Class code competetion
Author: jakemns
— class competition — 2 min read| Leaderboard score | 0.54513 |
|---|---|
| Leaderboard team name | Jake Mains |
| Kaggle username | Jake Mains |
| Code Repository URL | https://github.com/uazhlt-ms-program/ling-582-fall-2025-class-competition-code-jakemns |
Task summary
For this competition, we are given a training file and a testing file, each a .csv file that has 1600 lines containing chunks of text. The training file contains 0s and 1s for each chunk of text represnting authorship by the target author or a different author. We are tasked with training our model on this file and using it to predict authorship of the texts in the testing file. We must return the file with a prediction of 0 or 1 for each chunk of text, representing different authorship or same authorship.

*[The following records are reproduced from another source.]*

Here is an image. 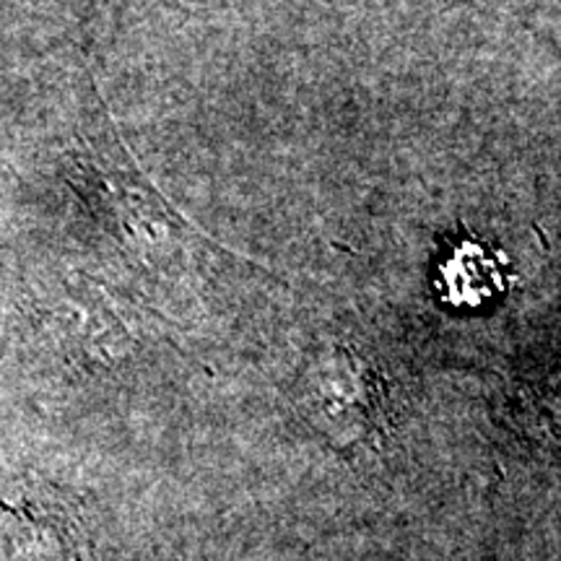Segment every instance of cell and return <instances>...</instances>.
Returning a JSON list of instances; mask_svg holds the SVG:
<instances>
[{
  "instance_id": "1",
  "label": "cell",
  "mask_w": 561,
  "mask_h": 561,
  "mask_svg": "<svg viewBox=\"0 0 561 561\" xmlns=\"http://www.w3.org/2000/svg\"><path fill=\"white\" fill-rule=\"evenodd\" d=\"M294 403L301 419L341 453L380 445L390 432V392L382 371L341 343L305 364Z\"/></svg>"
},
{
  "instance_id": "2",
  "label": "cell",
  "mask_w": 561,
  "mask_h": 561,
  "mask_svg": "<svg viewBox=\"0 0 561 561\" xmlns=\"http://www.w3.org/2000/svg\"><path fill=\"white\" fill-rule=\"evenodd\" d=\"M504 261L476 242L453 250L450 261L442 265L439 289L455 307H476L504 289Z\"/></svg>"
}]
</instances>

In order to complete this task, we must first process the .csv files for analysis. From there, we pick our own method to analyze the texts to help determine authorship. I chose a Tf/IDF model. One challenge of this task was maximizing effeciency when trainnig and implementing our model of choice to reduce processing time and resource use. Another challenge of this task was the blind submisson setup, which made error identification more difficult.
Exploratory data analysis
The training data set had 1600 lines, each with an ID, chunk of text, and a label of 1 or 0 to identify authorship. The testing data had 899 lines, wach with an ID and chunk of text, but no label. The task involved generating a label. The submissino csv was formatted the same as the testing data, but with a label for each line predicting authorship.
Approach
For this project, I chose to do a TF/IDF model to analyze the data. I first calcualted the TF/IDF values for each word in the text chunks with a 1 value in the training data, putting them in a dictionary. I repeated this with the text chunks with a 0 value. From there, I compared the TF values of the text by the target author to the TF values of each word in a given text of the test data. I did not create IDF values for the test texts because there was no body of texts/docs to compare them against. I analyzed the differences of each word across each text and added them up for each value. I decided a cutoff point at which the sum of the differences was too high. Texts above that point were marked with a 0, while texts below were marked with a 1. I refined this cutoff point with a series of submissions, using the score received to help determine the most effective vitoff point.
Results
My best submission to the leaderboard yielded a score of 0.54513, 0.043 above the weighted random baseline. At the time I am writing this, my score puts me in 11th place out of 24 competitors.
Error analysis
This model was tested against a series of 1600 text chunks for the competition. Each submission yielded a score which represented the percent of text chunks with correctly identified authorship. Because we were not able to see which authorship characterizations were correct, we needed to get creative with identifying errors in our approach. For my code, this mostly involved adjusting the threshhold at which a text is given a 0 instead of a 1.
Reproducibility
The code for this project is found in one python file in the repository linked above.
Future Improvements
If given the chance to improve this further, I would explore different approaches for authorship profiling, like a Naive Bayes classifier. I could also supplement my approach with more simple identifiers like average word length and highly used words.